● Extract:
※ ※ ※


  3. This is a really interesting letter, for many reasons – not least that Huxley is discussing the matter with his good friend, Charles Kingsley, who was – amongst much else – Chaplain to the Queen of England. What I found interesting here though, – rather than your own observation about present understandings about possible pathways for the evolution of sterility (interesting though it is), – is Huxley’s expectation of experimental proof of speciation. Darwin, of course, was – as Michael Ruse has long since pointed out, – strongly under the influence of the Cambridge philosopher of science, William Whewell, especially when it came to inductive reasoning and what made a good scientific explanation. In his 1840 work, The Philosophy of the Inductive Sciences, Whewell held to what he called the ‘concilience of inductions’ – ie: if the hypothesis expalined enough facts then it was likley to be near the mark, if it explained enough facts, and especially those one was not looking to make the hypothesis explain, then one could be really confident that it was a true explanation, or vera causa. – Thus, following Whewell, Darwin didn’t need to actually see speciation to be convinced that he was on the right track, – common ancestry explained so much from so many diverse fileds of study, and speciation was a logical outcome of this view in light of the present day diversity of life. Malthus just gave him the mechanism – competition and extinction. The issue of sterility was less of an immediate issue for Darwin, even though he did acknowledge the problem.

    Huxley, on the other hand, was much more of the empiricist school of John Stuart Mill, who wrote in the philosophy of science as well as poltical economy. The most convincing – and indeed for Huxley – the necessary evidence had to be observed, and preferably observed under experimental conditions. This was always going to be a problem for him, especially where speciation was concerned – which left Darwin perplexed. Darwin realised that the geological time involved and the selective nature of the fossil record made it unlikley that speciation would ever be demonstrated in such a way as to satisfy Huxley’s criteria.

※ ※ ※

● Listed entries:
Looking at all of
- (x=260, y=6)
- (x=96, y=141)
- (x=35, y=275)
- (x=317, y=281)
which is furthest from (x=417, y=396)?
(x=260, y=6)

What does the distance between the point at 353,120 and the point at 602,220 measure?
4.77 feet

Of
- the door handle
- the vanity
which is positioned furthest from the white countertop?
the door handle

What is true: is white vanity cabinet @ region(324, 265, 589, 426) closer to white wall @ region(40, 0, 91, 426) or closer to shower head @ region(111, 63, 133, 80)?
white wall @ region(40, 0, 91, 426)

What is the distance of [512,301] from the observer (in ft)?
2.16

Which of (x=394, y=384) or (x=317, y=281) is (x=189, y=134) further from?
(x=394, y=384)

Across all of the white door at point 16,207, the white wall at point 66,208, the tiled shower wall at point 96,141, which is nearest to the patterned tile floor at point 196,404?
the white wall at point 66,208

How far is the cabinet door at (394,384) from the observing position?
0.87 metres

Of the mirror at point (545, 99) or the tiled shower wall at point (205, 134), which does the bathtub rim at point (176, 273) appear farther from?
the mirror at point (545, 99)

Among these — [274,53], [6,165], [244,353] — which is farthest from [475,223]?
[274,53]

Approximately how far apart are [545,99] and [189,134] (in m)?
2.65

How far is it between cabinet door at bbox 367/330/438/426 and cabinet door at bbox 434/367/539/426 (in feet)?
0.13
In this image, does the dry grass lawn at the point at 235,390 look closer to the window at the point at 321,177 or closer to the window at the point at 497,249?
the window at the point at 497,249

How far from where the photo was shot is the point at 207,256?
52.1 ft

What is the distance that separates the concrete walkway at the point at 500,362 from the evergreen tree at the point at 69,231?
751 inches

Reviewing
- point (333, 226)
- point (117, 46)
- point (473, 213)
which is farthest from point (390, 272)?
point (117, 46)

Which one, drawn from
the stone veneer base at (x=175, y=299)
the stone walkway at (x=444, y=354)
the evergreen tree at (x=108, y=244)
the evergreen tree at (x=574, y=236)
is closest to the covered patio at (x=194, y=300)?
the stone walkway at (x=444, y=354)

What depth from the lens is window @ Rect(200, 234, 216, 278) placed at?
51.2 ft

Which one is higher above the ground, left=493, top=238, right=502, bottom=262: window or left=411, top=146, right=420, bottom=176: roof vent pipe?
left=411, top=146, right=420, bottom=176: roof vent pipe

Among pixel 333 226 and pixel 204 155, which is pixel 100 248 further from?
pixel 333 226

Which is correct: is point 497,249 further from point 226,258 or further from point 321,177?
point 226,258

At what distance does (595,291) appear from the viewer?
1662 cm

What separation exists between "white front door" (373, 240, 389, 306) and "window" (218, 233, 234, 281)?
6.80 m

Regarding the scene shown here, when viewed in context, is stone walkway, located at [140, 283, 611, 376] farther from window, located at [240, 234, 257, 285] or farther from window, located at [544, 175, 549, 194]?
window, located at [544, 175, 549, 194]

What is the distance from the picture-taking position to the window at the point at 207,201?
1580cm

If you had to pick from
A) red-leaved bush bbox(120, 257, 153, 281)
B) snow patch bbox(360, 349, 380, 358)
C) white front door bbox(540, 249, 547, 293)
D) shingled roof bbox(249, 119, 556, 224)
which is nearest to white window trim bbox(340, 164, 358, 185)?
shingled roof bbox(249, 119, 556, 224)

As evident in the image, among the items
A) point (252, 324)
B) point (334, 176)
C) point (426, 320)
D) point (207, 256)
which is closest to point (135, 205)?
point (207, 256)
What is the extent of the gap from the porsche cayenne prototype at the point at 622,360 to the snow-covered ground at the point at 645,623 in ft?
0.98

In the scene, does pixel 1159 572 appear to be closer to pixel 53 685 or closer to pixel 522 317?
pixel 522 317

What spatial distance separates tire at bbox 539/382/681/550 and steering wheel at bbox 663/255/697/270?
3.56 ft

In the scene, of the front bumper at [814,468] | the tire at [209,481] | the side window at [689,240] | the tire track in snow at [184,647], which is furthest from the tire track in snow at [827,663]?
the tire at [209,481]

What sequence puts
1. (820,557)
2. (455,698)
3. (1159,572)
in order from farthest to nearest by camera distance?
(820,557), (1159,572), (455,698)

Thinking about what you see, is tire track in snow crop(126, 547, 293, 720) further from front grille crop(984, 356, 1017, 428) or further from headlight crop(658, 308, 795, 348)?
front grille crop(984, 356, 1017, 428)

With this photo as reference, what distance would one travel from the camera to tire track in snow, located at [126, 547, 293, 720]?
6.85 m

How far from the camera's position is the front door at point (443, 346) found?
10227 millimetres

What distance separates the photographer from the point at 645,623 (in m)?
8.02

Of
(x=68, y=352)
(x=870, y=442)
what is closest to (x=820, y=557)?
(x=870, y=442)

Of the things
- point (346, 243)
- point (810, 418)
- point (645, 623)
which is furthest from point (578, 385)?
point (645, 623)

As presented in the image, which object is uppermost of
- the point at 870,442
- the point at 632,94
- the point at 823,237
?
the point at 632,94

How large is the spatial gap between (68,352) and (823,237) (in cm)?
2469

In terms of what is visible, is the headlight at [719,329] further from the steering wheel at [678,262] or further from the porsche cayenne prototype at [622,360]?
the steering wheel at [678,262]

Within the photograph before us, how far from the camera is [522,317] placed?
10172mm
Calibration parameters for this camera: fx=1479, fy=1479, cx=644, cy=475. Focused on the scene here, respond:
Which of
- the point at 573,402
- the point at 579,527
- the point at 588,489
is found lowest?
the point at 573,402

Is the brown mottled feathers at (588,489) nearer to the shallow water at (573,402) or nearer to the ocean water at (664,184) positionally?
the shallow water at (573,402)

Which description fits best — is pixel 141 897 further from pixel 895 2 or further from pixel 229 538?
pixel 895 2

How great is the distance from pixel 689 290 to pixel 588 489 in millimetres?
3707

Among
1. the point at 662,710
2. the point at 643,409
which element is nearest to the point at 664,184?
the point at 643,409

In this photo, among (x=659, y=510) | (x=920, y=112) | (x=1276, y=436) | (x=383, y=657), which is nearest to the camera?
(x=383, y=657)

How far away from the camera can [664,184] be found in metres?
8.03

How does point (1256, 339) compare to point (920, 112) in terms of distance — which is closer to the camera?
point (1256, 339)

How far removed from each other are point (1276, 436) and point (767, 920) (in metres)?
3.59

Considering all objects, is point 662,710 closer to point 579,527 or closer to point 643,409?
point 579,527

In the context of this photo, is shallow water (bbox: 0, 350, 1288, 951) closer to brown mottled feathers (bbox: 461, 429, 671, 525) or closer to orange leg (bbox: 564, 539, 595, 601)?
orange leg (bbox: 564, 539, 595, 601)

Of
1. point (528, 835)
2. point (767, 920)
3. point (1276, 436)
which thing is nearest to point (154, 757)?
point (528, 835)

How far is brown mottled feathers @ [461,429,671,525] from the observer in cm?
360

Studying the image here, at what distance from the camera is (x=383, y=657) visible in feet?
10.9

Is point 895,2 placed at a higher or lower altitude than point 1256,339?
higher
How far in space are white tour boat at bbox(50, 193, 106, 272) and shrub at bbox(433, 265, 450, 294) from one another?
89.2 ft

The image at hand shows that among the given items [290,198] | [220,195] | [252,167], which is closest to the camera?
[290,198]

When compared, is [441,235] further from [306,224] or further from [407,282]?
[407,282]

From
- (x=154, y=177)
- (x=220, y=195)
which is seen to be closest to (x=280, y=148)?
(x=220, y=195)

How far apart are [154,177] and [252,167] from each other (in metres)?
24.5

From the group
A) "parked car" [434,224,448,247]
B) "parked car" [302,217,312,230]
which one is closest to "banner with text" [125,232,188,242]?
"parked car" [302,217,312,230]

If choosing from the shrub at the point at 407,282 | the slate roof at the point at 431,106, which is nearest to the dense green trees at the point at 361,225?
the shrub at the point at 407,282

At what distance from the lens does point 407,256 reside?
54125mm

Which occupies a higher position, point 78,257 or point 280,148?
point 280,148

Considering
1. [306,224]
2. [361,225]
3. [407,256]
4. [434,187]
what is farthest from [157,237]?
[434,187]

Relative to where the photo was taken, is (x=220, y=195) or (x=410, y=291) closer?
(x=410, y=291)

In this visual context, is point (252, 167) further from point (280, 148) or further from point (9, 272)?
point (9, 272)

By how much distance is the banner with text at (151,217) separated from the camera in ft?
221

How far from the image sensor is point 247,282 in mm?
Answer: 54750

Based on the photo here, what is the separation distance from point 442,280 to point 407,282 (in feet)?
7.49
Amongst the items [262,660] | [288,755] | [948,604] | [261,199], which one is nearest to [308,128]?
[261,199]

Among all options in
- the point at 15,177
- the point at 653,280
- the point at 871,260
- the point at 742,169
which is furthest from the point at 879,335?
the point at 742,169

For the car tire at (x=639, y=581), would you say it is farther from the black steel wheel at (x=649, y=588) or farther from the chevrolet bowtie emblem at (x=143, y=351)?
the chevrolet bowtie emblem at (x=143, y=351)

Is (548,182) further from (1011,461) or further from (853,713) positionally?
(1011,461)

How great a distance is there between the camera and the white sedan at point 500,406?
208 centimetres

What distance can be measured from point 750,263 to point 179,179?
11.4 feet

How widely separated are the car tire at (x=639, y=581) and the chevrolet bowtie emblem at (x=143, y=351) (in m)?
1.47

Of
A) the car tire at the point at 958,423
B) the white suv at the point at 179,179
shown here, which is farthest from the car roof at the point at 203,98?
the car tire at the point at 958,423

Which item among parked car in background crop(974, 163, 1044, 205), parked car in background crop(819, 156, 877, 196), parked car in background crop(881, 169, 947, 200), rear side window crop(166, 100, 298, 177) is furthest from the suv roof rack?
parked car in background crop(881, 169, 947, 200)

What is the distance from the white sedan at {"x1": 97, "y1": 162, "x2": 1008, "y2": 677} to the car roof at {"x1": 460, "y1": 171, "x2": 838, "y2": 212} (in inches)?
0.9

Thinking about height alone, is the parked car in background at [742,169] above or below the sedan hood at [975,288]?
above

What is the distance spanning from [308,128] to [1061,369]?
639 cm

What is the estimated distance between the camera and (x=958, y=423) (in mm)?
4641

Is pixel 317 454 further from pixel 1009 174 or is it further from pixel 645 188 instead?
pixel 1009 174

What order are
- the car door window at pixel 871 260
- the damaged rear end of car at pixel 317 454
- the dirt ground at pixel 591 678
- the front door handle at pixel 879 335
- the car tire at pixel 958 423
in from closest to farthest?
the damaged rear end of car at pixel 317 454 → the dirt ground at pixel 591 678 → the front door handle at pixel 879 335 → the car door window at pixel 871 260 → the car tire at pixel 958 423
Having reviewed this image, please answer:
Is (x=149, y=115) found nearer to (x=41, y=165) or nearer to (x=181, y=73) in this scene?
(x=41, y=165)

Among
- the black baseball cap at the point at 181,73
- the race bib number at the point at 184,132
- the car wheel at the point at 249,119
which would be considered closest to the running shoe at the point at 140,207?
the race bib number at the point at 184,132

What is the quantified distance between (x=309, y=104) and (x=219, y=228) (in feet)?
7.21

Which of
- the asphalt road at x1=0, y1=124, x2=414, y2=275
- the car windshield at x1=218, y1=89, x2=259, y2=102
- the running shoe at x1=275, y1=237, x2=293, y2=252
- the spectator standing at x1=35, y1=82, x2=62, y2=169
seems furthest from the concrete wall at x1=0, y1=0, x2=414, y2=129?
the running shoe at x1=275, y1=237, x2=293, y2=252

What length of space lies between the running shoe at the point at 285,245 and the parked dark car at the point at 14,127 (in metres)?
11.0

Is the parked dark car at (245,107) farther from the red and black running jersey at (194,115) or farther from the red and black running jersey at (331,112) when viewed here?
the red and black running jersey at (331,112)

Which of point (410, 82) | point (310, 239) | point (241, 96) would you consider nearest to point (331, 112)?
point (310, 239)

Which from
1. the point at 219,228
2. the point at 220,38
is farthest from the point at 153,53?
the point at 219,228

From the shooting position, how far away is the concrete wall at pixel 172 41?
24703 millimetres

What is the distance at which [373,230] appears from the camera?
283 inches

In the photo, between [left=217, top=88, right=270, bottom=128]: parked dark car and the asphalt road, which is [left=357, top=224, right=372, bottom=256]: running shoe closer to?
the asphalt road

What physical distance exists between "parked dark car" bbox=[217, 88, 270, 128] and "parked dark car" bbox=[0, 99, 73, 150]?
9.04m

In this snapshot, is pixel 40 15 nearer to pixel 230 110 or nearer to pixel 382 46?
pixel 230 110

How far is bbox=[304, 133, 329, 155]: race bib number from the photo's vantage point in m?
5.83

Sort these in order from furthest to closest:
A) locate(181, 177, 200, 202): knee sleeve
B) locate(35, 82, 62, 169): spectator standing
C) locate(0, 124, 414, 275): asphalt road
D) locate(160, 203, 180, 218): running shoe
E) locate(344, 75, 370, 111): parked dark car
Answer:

※ ※ ※

● Tasks for this exercise:
#1 In the passage on Huxley and Darwin, which thinker's empiricist school is Huxley said to have belonged to?
#2 Carry on the passage about Huxley, Darwin and the evidence for speciation from the point where it ends.

● Replies:
#1 John Stuart Mill's

#2
    Kingsley, of course, had written to Darwin on the eve of the publication of Origin to say that he was ready to be convinced. Following Darwin’s analogy from domestic animals, he wrote to say that he could readily follow Darwin’s line of reasoning from long familiarity with the breeding of dogs and horses – he also added, almost as an after thought that a God who made things make themseleves was a much more noble conception of the deity than a God who had to interfere all the time. It was Kingsley’s expression of this last sentiment that Darwin included in the second edition of Origin, suggesting that on such authority there were no grounds for thinking that the views he put forward in the book should offend the religious feelings of anyone.

    1. One of the things I prefer about the 19thC discussion is the distinction between morphological and physiological species. Everybody knew that appearances were deceiving (Huxley’s discussion of Darwin’s favourite study organisms, the pigeons, indicates this clearly). It was the vera causae that mattered (a distinction that I reckon goes back toLocke’s Real and Nominal Essence distinction, very influential amongst British – and French – biologists).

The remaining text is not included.